Bulk loading client side data into a SQL database is a common task in software development. Sometimes the data is client generated and cached. When the data accumulates to a specific size or over a specific period time, it's then bulk loaded into the database, for example, web server logs or system events.

 

On Microsoft platform, several approaches can be used to achieve this goal very effectively. Here are two approaches, using ADO.Net DataTableReader class and using ADO.Net to construct a Dynamic TSQL. Both approaches use a new SQL 2008 feature, table valued parameter (TVP) as the vehicle to transmit data to SQL server. They are all fairly easy to implement and have good performance results which will be detailed later.

 

First is the setup at the SQL side that we will be utilized by the client ADO.Net code. We will create a database, a table, a TVP type and a procedure. The procedure has a TVP type parameter passed in from the client and populates the table. Here's the script:

 

CREATE database DemoDB;

GO

CREATE table dbo.MyTvpTargetTable

(

   c1 int

  ,c2 int

)

GO

CREATE TYPE dbo.MyTVP AS TABLE

(

   c1 int

  ,c2 int

)

GO

Create proc MyProc (@tvp dbo.MyTVP readonly)

as

begin

   insert into MyTvpTargetTable (c1,c2)

   select c1, c2 from @tvp

end

GO

 

 

Now the first approach, using ADO.Net DataTableReader with TVP

 

In the nutshell, a DataTable is used to cache our accumulated data. Once it reaches a size, we use a DataTableReader to read it. We also create a SqlCommand that is of StoredProcedure CommandType. The SqlCommand has a SqlParameter which has the value of the DataTableReader.

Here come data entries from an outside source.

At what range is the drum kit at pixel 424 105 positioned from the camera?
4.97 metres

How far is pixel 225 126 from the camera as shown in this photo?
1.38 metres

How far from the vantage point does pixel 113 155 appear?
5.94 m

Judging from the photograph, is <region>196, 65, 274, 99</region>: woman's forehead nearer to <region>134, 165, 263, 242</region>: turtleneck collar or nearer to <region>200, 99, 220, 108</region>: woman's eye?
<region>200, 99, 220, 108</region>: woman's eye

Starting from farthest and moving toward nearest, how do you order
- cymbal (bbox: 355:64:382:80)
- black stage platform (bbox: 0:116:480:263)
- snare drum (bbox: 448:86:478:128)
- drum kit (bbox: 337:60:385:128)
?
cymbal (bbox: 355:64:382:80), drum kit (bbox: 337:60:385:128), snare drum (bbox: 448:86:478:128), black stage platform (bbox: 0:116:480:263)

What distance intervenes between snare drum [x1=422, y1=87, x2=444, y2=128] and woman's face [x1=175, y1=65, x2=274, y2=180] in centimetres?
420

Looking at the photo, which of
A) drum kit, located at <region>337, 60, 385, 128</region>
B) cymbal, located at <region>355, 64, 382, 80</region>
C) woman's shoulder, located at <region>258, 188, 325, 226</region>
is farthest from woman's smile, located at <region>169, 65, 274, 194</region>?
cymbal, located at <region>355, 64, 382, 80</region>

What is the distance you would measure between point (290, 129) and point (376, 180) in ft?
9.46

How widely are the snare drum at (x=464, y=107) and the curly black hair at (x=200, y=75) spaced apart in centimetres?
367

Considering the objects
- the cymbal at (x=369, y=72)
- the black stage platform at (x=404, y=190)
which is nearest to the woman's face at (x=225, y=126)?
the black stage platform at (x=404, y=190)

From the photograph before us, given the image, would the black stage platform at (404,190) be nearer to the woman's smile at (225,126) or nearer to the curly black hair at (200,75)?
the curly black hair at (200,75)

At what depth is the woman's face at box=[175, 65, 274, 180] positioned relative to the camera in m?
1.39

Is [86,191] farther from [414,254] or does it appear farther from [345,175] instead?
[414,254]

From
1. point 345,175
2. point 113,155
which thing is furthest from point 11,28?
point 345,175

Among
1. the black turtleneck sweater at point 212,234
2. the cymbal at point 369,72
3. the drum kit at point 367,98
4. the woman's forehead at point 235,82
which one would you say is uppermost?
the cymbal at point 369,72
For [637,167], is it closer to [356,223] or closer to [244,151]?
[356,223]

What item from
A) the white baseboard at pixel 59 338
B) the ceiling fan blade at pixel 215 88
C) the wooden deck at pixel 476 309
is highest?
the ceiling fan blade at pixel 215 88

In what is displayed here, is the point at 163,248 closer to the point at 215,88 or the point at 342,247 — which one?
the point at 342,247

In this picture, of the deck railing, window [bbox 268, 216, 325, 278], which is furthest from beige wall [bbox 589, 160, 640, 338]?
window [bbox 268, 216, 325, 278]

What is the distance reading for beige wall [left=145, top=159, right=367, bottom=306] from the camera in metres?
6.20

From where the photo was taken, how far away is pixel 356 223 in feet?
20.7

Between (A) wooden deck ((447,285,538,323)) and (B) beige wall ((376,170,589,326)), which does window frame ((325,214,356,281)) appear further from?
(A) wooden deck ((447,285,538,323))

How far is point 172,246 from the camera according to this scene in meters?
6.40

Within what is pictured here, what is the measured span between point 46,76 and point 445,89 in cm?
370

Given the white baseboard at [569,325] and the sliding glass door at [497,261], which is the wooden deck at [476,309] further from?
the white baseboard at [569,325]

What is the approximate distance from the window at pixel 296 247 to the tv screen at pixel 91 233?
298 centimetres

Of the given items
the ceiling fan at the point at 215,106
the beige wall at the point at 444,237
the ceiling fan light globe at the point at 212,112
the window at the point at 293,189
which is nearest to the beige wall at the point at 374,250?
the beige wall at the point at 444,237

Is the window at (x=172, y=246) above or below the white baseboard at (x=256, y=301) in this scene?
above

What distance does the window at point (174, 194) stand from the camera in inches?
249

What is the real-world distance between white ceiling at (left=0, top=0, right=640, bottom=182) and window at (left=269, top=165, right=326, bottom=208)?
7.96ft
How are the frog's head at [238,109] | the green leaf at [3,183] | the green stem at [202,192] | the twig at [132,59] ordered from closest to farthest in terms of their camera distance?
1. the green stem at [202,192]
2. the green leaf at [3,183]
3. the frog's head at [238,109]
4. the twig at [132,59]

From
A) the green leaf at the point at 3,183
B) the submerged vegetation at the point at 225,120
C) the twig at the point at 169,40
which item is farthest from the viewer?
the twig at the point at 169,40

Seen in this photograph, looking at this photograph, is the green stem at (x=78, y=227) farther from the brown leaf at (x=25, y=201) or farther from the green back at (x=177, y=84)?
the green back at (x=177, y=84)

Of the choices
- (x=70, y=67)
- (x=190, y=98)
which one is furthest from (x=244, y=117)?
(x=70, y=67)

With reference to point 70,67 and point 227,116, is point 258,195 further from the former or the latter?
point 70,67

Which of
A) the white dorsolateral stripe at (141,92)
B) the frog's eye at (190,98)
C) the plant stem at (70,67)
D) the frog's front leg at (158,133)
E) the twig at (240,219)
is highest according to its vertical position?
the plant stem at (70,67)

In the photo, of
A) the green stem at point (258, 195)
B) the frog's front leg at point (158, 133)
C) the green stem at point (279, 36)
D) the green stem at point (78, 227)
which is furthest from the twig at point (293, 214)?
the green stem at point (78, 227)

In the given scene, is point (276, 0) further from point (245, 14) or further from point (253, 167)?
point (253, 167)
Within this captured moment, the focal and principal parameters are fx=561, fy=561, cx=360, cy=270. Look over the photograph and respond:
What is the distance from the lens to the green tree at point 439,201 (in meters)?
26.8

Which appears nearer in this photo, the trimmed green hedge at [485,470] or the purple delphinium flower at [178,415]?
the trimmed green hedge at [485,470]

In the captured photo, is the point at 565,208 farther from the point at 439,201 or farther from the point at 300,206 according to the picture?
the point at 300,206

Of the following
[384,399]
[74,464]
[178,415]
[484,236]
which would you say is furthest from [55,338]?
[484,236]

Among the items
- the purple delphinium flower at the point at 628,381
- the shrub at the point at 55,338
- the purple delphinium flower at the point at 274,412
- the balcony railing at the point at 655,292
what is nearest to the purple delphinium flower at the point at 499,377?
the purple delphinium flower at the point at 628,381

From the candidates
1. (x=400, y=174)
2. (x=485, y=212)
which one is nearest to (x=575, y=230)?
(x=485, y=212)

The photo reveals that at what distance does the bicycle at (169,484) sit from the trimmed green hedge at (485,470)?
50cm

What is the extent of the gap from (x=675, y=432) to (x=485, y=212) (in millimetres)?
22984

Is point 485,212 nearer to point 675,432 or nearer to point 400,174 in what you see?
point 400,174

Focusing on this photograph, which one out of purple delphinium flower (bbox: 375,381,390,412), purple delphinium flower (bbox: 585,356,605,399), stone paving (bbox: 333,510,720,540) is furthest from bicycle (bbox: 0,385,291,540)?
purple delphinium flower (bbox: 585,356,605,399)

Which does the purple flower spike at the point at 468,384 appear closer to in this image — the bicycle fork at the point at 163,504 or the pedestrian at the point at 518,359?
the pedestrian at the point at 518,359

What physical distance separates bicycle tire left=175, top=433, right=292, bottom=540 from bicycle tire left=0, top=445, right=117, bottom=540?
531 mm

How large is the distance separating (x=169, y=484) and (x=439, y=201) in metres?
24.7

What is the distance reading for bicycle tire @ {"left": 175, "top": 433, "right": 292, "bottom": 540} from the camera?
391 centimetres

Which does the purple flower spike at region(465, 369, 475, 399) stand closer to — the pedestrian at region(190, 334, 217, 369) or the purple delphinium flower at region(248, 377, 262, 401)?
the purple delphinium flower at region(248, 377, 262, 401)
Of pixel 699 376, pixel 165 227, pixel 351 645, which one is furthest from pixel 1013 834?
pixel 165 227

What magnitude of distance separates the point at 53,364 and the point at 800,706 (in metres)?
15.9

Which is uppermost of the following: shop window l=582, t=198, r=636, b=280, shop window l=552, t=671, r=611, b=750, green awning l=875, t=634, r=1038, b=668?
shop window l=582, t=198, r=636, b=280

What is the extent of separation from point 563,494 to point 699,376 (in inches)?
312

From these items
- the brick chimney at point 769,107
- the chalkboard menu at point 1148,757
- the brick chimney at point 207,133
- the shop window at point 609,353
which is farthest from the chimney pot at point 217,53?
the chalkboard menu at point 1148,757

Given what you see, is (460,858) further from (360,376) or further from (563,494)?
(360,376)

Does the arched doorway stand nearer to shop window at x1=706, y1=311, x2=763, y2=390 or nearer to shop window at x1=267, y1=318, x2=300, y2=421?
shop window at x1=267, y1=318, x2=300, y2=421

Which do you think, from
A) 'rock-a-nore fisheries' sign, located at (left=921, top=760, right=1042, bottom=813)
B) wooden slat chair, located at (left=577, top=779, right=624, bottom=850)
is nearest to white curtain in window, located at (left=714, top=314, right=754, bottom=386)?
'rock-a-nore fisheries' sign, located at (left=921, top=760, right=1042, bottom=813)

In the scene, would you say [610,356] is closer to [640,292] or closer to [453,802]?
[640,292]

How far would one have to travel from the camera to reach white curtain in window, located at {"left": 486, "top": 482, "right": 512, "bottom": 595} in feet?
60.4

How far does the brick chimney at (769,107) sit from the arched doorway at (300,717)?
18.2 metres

The code goes like this:

 

    static void InsertWithDataTableReader(int rowCount)

    {

      // used to time how fast this function runs later

      DateTime dt = DateTime.Now;

     

      // Create a new DataTable

      DataTable table = new DataTable("tvp");

      // Declare variables for DataColumn and DataRow objects.

      DataColumn column;

      DataRow row;

      // Create new DataColumn, set DataType,

      // ColumnName and add to DataTable.

      column = new DataColumn();

      column.DataType = System.Type.GetType("System.Int32");

      column.ColumnName = "c1";

      column.ReadOnly = true;

      // Add the Column to the DataColumnCollection.

      table.Columns.Add(column);

      // Create second column.

      column = new DataColumn();

      column.DataType = System.Type.GetType("System.Int32");

     column.ColumnName = "c2";

      column.ReadOnly = true;

      // Add the Column to the DataColumnCollection.

      table.Columns.Add(column);

      // Imagine how you can accumulate your data in this DataTable.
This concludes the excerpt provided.